I walk over to the cellar and kneel down next to the door. There’s a rusted lock on it, but it’s not latched. I can feel the woman’s eyes on me, and when I turn back to the church, I see her move past a window. Now she’s coming out the back door and is heading toward me.
I get on my feet and smooth back my hair. “I know this must look ridiculous,” I say, smiling, “but I’d like to have a look in the cellar. Mother can get awful turned around sometimes.”
The woman’s eyes trail to the cellar door. She pauses for a second too long, and my blood turns cold. She looks at me and narrows her eyes. Sweat beads on my upper lip. “I know this is silly,” I say, my voice small and raspy, “but it really would make me feel better if I could just check the cellar.”

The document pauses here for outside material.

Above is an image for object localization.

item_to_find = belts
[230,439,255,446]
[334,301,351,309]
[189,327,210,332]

The woman stands there parked, her spotted, wrinkled hand on her hip, but what can she say? She looks down at the cellar and nods with permission, walks over to it, and removes the lock. I feel like she is going to continue hovering over me, but when she opens the white buckled doors, the smell of rotting flesh hits us both in the face and she grabs her stomach and says, “Must be a dead rat. I’ll leave you to it.” She turns and walks away.
69
Leah
I thought the old lady was kooky at first. She answered her door in a faded blue bathrobe and looked so startled and confused that for a moment, I thought I might have had the wrong house. I glanced down at the slip of paper I’d scribbled her address on to make sure I was in the right place and I was just about to open my mouth to ask when she stepped out and said in a bright voice, “Forgive me, Leah, I’m just so surprised to see you. But I’m so glad you’ve come.”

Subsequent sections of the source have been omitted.